Following 2013, Roughhead was a member of Hawthorn's Grand Final winning sides in 2014 and 2015, notably kicking 5 goals against the Sydney Swans in the 2014 Grand Final.

=== 2016–2019: Career conclusion ===
Roughhead missed most of the 2016 AFL season due to cancer complications.

On 20 January 2017, Roughead was named the captain of Hawthorn.

On 12 August 2019, Roughead announced he would retire from AFL football at the conclusion of the 2019 season. In his last match, he kicked 6 goals against the Gold Coast Suns.

==Illness==
Midway through the 2015 season, Roughead was ruled out for three weeks after it was revealed he had a melanoma removed from his lip.
On May 17, 2016, Roughead was diagnosed with a recurrence of Melanoma and was sidelined indefinitely. Roughead has four small spots on his lung and a biopsy confirmed a diagnosis of melanoma.

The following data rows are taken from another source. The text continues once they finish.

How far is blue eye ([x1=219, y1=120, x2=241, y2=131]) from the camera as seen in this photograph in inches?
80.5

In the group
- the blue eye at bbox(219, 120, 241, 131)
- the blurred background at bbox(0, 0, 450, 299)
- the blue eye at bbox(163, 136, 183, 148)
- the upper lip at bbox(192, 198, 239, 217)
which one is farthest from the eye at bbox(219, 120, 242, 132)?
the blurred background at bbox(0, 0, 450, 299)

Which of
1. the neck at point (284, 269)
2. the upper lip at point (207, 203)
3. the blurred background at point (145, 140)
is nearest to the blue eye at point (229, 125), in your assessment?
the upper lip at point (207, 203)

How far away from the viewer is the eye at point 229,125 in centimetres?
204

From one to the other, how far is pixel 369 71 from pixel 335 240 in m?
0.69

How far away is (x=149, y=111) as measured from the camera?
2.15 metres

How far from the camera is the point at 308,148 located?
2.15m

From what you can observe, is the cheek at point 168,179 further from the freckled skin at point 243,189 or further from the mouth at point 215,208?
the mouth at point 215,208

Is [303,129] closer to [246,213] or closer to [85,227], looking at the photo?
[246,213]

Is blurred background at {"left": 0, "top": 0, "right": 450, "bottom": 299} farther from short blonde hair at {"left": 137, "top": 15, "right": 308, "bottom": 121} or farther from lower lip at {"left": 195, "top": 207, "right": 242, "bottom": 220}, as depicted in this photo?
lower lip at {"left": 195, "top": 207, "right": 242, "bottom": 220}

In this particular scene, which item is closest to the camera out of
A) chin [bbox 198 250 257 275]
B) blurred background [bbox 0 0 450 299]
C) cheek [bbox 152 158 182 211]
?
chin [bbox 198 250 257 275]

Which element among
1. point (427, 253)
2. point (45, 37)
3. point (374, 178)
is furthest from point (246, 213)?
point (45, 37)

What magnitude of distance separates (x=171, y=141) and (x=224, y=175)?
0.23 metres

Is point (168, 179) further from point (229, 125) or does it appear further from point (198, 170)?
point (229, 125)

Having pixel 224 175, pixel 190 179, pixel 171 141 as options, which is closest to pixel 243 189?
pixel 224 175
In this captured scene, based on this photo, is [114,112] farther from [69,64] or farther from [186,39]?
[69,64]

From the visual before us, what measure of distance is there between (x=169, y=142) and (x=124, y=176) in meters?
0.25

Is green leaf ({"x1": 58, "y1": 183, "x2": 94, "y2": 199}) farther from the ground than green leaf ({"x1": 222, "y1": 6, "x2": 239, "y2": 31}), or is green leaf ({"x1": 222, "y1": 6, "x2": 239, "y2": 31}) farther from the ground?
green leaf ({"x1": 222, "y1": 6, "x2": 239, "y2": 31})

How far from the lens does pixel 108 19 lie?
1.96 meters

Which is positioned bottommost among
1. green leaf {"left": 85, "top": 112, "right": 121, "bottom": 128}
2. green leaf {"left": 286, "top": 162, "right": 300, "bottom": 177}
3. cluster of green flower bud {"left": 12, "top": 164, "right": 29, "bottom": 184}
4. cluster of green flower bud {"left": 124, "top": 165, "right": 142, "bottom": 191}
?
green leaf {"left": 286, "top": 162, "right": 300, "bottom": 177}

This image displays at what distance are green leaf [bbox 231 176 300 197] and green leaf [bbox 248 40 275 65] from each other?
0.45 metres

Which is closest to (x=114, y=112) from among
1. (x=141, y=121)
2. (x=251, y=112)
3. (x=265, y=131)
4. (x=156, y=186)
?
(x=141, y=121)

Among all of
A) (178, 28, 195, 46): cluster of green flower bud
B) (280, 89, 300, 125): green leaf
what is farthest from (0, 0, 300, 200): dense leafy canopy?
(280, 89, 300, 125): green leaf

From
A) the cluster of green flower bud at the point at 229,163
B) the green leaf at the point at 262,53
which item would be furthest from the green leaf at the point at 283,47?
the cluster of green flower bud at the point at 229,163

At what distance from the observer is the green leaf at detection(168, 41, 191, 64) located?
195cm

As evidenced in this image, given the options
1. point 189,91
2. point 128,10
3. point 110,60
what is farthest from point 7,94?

In December, after 8 months of immunotherapy, Roughead revealed on the Hawthorn website that he was cancer-free, and had been given the all-clear to return to football.

==Statistics==

Season: Team; No.; Games; Totals; Averages (per game); Votes
G: B; K; H; D; M; T; H/O; G; B; K; H; D; M; T; H/O
2005: Hawthorn; 35; 16; 6; 5; 104; 79; 183; 66; 10; 8; 0.4; 0.3; 6.5; 4.9; 11.4; 4.1; 0.6; 0.5; 0
2006: Hawthorn; 2; 20; 12; 5; 151; 108; 259; 108; 29; 4; 0.6; 0.3; 7.6; 5.4; 13.0; 5.4; 1.5; 0.2; 0
2007: Hawthorn; 2; 22; 40; 36; 117; 85; 202; 77; 29; 37; 1.8; 1.6; 5.3; 3.9; 9.2; 3.5; 1.3; 1.7; 2
2008^{#}: Hawthorn; 2; 25; 75; 51; 223; 100; 323; 147; 50; 33; 3.0; 2.0; 8.9; 4.0; 12.9; 5.9; 2.0; 1.3; 7
2009: Hawthorn; 2; 19; 51; 27; 150; 93; 243; 87; 40; 39; 2.7; 1.4; 7.9; 4.9; 12.8; 4.6; 2.1; 2.1; 4
2010: Hawthorn; 2; 23; 53; 46^{†}; 192; 94; 286; 114; 43; 28; 2.3; 2.0; 8.3; 4.1; 12.4; 5.0; 1.9; 1.2; 0
2011: Hawthorn; 2; 11; 16; 6; 104; 72; 176; 52; 44; 83; 1.5; 0.5; 9.5; 6.5; 16.0; 4.7; 4.0; 7.5; 0
2012: Hawthorn; 2; 23; 41; 28; 227; 165; 392; 105; 64; 222; 1.8; 1.2; 9.9; 7.2; 17.0; 4.6; 2.8; 9.7; 4
2013^{#}: Hawthorn; 2; 25; 72^{†}; 34; 259; 144; 403; 112; 58; 60; 2.9; 1.4; 10.4; 5.8; 16.1; 4.5; 2.3; 2.4; 13
2014^{#}: Hawthorn; 2; 23; 75; 43; 247; 120; 367; 107; 68; 17; 3.3; 1.9; 10.7; 5.2; 16.0; 4.7; 3.0; 0.7; 11
2015^{#}: Hawthorn; 2; 24; 50; 34; 263; 201; 464; 120; 76; 20; 2.1; 1.4; 11.0; 8.3; 19.3; 5.0; 3.2; 0.8; 9
2016: Hawthorn; 2; 0; —; —; —; —; —; —; —; —; —; —; —; —; —; —; —; —; —
2017: Hawthorn; 2; 22; 38; 21; 193; 199; 392; 109; 75; 27; 1.7; 1.0; 8.8; 9.0; 17.9; 5.0; 3.4; 1.2; 6
2018: Hawthorn; 2; 22; 34; 24; 189; 147; 336; 88; 58; 67; 1.5; 1.1; 8.6; 6.7; 15.3; 4.0; 2.6; 3.0; 1
2019: Hawthorn; 2; 8; 15; 10; 60; 39; 99; 28; 19; 19; 1.9; 1.3; 7.5; 4.9; 12.4; 3.5; 2.4; 2.4; 2
Career: 283; 578; 370; 2479; 1646; 4125; 1320; 663; 664; 2.0; 1.3; 8.8; 5.8; 14.6; 4.7; 2.3; 2.3; 59

==Honours and achievements==
Team
- 4× AFL premiership player: 2008, 2013, 2014, 2015
- 2× Minor premiership: 2012, 2013

Individual
- Coleman Medal: 2013
- 2× All-Australian team: 2013, 2014
- 3× Hawthorn leading goalkicker: 2013, 2014, 2017
- Hawthorn captain: 2017–2018
- Australia international rules football team: 2015
- Hawthorn most consistent player: 2008
- AFL Rising Star nominee: 2005
- Hawthorn life member

==Publications==
In 2020, Roughead, assisted by sports journalist Peter Hanlon, published an autobiography entitled 'Roughy: The Autobiography', published with Viking Press.